Yarsagumba: The Himalayan Viagra

Yarsagumba: The Himalayan Viagra

“Everyone was really excited to take it,” says Peter Zuckerman, referring to the yarsagumba (YAW-Sheh GOOM-bah) he procured during his week-long trek to Hungung, a remote Nepalese village near the Tibetan border, one situated in the vicinity of 27,765-foot Makalu, the world’s fifth-highest mountain. Zuckerman, who was making the journey to visit the home of a Sherpa named Pasang Lama (part of the research for his book Buried in the Sky: The Extraordinary Story of the Sherpa Climbers on K2’s Deadliest Day), had no idea that yarsagumba has long been used in traditional Chinese and Tibetan medicine, and that it’s a primary source of income for many inhabitants of the mountainous region, who pay upwards of a hundred dollars a year for harvesting licenses. Only later did he find out that the caterpillar fungus—which reportedly sells for up to $800 an ounce at Chinese herbalist shops in New York—is created when spores of Ophiocordyceps sinensis infect, kill, and mummify a caterpillar, and the fungus grows out of the head of its host.

While Zuckerman doesn’t recall yarsagumba as being especially unappetizing (“it has the consistency of a twig and tastes a little like English Breakfast tea,” he says), the individual who sold it to him remains a vivid memory. “He was the strangest looking person I’ve ever seen,” he says, noting that the man “looked like a walking tree stump,” not only because he was short and thick, but because “he had that condition where one’s skin looks like tree bark.” Unwilling to pay the dealer’s initial asking price of “five million dollars,” Zuckerman haggled, and ultimately convinced the so-called Tree Man to trade his supply for pocket change.

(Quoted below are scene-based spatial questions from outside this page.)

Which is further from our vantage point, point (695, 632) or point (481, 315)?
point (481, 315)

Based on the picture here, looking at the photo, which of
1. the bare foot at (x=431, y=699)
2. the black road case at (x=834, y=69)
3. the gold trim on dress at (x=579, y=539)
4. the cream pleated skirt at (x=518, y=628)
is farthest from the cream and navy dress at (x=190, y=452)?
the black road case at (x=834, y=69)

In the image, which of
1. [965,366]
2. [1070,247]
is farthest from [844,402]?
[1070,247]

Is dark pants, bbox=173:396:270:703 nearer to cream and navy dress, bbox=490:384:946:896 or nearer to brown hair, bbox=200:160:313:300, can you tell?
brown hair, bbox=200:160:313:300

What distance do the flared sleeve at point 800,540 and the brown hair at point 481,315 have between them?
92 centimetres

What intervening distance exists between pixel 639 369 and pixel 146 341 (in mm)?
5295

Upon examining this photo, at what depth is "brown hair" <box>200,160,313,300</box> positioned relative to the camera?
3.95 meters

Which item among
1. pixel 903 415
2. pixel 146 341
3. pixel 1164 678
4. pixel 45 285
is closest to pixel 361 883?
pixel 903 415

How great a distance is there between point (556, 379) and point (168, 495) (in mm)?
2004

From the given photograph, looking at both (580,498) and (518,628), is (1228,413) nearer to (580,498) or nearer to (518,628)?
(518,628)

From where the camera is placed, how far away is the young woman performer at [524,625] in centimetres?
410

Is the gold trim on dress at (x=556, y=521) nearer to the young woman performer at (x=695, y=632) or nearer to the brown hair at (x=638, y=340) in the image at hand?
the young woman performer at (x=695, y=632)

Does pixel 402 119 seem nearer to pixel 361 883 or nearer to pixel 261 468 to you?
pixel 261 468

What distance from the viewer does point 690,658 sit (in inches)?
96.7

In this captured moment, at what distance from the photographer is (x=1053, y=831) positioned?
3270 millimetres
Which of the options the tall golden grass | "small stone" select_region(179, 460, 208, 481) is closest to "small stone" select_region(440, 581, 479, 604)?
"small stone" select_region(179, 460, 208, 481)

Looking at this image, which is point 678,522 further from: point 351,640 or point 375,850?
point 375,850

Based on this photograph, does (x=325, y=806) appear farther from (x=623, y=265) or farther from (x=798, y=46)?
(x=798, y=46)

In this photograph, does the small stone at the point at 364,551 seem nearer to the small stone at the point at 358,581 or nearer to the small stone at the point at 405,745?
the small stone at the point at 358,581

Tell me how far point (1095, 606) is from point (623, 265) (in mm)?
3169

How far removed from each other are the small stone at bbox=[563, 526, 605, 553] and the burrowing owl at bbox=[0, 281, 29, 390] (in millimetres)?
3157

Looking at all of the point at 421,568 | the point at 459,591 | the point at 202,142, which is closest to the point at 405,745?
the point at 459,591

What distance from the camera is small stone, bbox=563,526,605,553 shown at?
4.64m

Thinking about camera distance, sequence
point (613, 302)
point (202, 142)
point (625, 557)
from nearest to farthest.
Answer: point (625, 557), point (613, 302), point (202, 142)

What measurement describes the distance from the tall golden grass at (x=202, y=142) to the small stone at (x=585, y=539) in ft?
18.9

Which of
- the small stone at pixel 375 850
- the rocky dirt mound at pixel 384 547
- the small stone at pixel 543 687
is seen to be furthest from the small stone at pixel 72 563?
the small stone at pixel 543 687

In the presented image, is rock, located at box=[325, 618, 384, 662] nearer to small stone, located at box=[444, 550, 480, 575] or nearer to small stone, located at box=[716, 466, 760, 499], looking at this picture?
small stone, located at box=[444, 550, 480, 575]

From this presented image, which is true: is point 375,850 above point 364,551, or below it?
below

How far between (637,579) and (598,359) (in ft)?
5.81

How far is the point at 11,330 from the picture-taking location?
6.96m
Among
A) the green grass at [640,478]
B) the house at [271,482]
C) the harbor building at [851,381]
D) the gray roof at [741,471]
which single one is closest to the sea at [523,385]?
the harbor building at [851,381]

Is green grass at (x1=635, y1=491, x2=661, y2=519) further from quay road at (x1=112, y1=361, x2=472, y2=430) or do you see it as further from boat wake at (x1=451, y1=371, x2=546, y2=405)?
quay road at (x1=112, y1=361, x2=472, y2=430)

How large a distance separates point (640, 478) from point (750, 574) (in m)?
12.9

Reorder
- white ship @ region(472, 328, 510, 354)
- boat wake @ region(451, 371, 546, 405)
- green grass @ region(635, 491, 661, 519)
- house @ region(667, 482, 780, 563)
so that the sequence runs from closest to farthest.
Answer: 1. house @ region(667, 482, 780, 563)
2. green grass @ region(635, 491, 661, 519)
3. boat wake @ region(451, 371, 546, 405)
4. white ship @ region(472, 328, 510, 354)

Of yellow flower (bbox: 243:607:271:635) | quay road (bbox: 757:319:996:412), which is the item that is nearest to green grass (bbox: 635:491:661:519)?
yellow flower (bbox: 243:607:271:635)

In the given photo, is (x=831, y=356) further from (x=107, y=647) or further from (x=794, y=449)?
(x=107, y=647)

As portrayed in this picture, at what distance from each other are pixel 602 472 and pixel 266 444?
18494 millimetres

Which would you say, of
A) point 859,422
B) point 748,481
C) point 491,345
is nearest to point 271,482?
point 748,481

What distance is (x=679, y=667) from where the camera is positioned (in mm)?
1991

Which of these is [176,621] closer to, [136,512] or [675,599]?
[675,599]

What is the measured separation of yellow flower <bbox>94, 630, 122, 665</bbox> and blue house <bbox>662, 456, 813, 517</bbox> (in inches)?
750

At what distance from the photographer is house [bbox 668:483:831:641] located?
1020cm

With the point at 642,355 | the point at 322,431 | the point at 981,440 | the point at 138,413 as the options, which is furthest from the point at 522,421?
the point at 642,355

The seller’s disquieting physical appearance aside, Zuckerman wasn’t sure he wanted to ingest the mysterious fungus. But the peer pressure was intense. The native Nepalese accompanying him on the trek started by extolling the virtues of yarsagumba, claiming that “it does everything you could ever want,” and regaling him with stories about how “it makes a stupid man smart and a fat man skinny.”

Taking their argument to the next level, “They told me about a German man who didn’t take yarsagumba when he had the opportunity and the next day his teeth fell out and he got leprosy and his wife left him and he got buried by a rock avalanche. Then they told me about an American who took it and the next day he seduced a beautiful woman and started a business and became incredibly powerful and famous. They were basically telling me that if I didn’t take it I was going to die and that they wouldn’t respect me and I would have bad karma so they wouldn’t talk to me again.”

Zuckerman did eat some of the yarsagumba—though not nearly as much as most of his companions—and says it was as good as advertised. “Drugs aren’t for everyone but they were working for me,” he says with a laugh, noting that like a lot of psychedelic drugs, “when you’re high [on yarsagumba] everything tastes really good.” He also confirms that its reputation as the Himalayan Viagra is well deserved. “I didn’t participate, but let’s just say that people were getting in all kinds of relationships,” he relates.

In hindsight, Zuckerman says he now understands why yarsagumba is regarded as a cure-all miracle drug in Nepal, Tibet and China. Before the experience he says he doubted whether he’d be able to complete the research and writing of the book, which necessitated traveling to dangerous parts of Pakistan, not to mention places in Nepal—like Hungung—that are officially off-limits to foreigners. “The drug gave me a renewed sense of purpose and the feeling that I was going to make the book happen,” he says, “whereas before I wasn’t sure it was going to come together. I began wondering if there was some truth to the stories about how yarsagumba helps people realign their priorities.”

On the other hand, Zuckerman recalls that the yarsagumba did make him feel uncomfortably disoriented, so he turned in early that evening, only to be awakened by his interpreter (who had decided to stay sober and take her share of the yarsagumba back to her parents). Wild-eyed, she burst into his tent and declared that several members of their party were near death. When Zuckerman stumbled outside he found Pasang and friends “on the ground convulsing and foaming at the mouth, looking like they were being electrocuted.”

Traditional healers were called in to tend to the victims but when no one responded to their treatments, Zuckerman chartered a Soviet-era helicopter to evacuate his sickly comrades, a sequence of developments he found difficult to explain to his “Buried in the Sky” co-author, Amanda Padoan, who he reached in California via satellite phone.

“Interestingly, once they recovered no one really remembered being sick,” advises Zuckerman, another victory for yarsagumba’s stellar reputation. As to why everyone became violently ill, he says he can only speculate: “We probably got bad yarsagumba, or they took way too much. Maybe both.”